Beide Hände auf die Brüstung wage ich den Blick auf das unter mir liegende Häusermeer. Ich habe es geschafft, die Martin-Luther-Kirche bestiegen. Die Aussicht ist Lohn genug für die überstandenen Strapazen. Zuerst der Blick nach Norden, Richtung Heide, klar ist die Kamenzer Straße zu erkennen, die vielen neuen Dächer und einige wenige mit Löchern, doch die sind auf der Talstraße. Dahinter der Wald und weiter östlich die Elbe, mit ihren Schlössern an der Bautzner Straße. Dem Blick folgend, wechsle ich die Seiten und kann jetzt auch schon nach Süden sehen: die grauen Blocks der Johannstadt. Und zu meinen Füßen das Gelände des zukünftigen Hundertwasser-Hauses.
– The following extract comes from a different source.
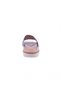 Genuine Leather Women's Slippers with Laser Detail - 32353244 - 4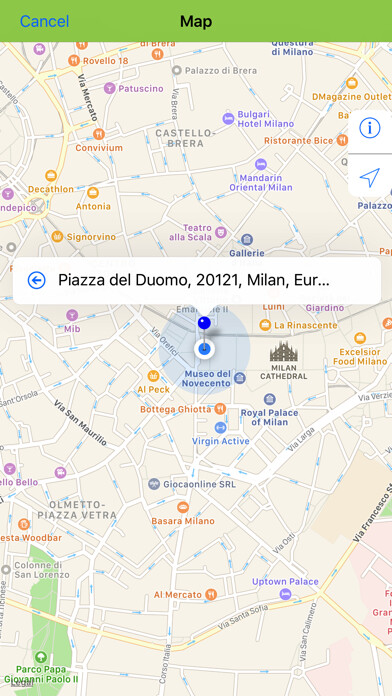 Emulate iPhone app GeekyDriver using MyAndroid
Weiter geht es, auf zur Süd-Seite. Der Blick schweift über Elbe, Brühlsche Terrasse, bis hin zum größten Baugerüst der Stadt an der Frauenkirche. Von unten lärmen die Autos auf der Bautzner Straße. Dort fällt mir eine riesige Freifläche ins Auge. Hinter dem Autohändler liegt das Land brach, als hätten sämtliche Immobilienhaie absichtlich weggesehen. Doch wer weiß schon, wem das Grundstück gehört. Mit den schönen großen Bäumen könnte ich mir dort einen herrlichen Park vorstellen.
Näher zur Böhmischen ahne ich die Biergärten von Raskolnikoff und Oscar, doch Genaues ist nicht zu sehen. Also weiter zur West-Seite: Hier sticht sofort ein Kran ins Auge. An der Alaun- Ecke Louisenstraße wird heftig gebaut. Schade nur, dass im Nachbarhaus jetzt Risse sind. Aber die sieht man von hier oben auch gar nicht.
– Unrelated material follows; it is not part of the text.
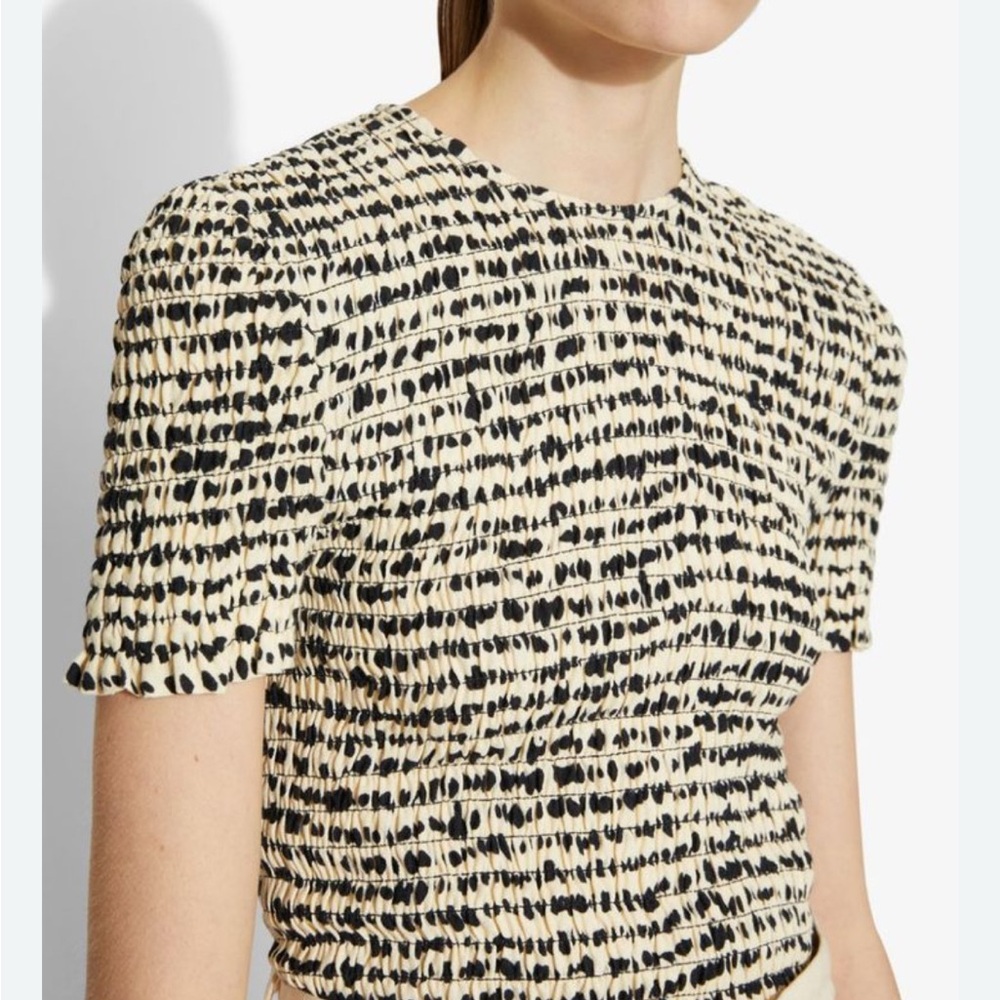 Proenza Schouler Inky Dot Top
Zeit zum Abstieg, vorbei an der mächtigen Glocke geht es wieder runter. Ein Mann mit Rauschebart, Sohn und Feldstecher kommt mir entgegen. So eine Seh-Hilfe muss ich beim nächsten Mal auch mitnehmen.
—–
Anmerkung 2004: Leider wird das Hundertwasser-Haus wohl nicht gebaut. Dafür ist an der Frauenkirche inzwischen kein Gerüst mehr zu sehen. Das Haus an der Alaun-/Ecke Louisenstraße ist auch schon fertig, es heißt Schwalbennest, die Risse am Nachbarhaus wurden gekittet.
Anmerkung 2008: Aus dem Oscar ist das Stilbruch geworden.
2 Kommentare
Kommentare sind geschlossen.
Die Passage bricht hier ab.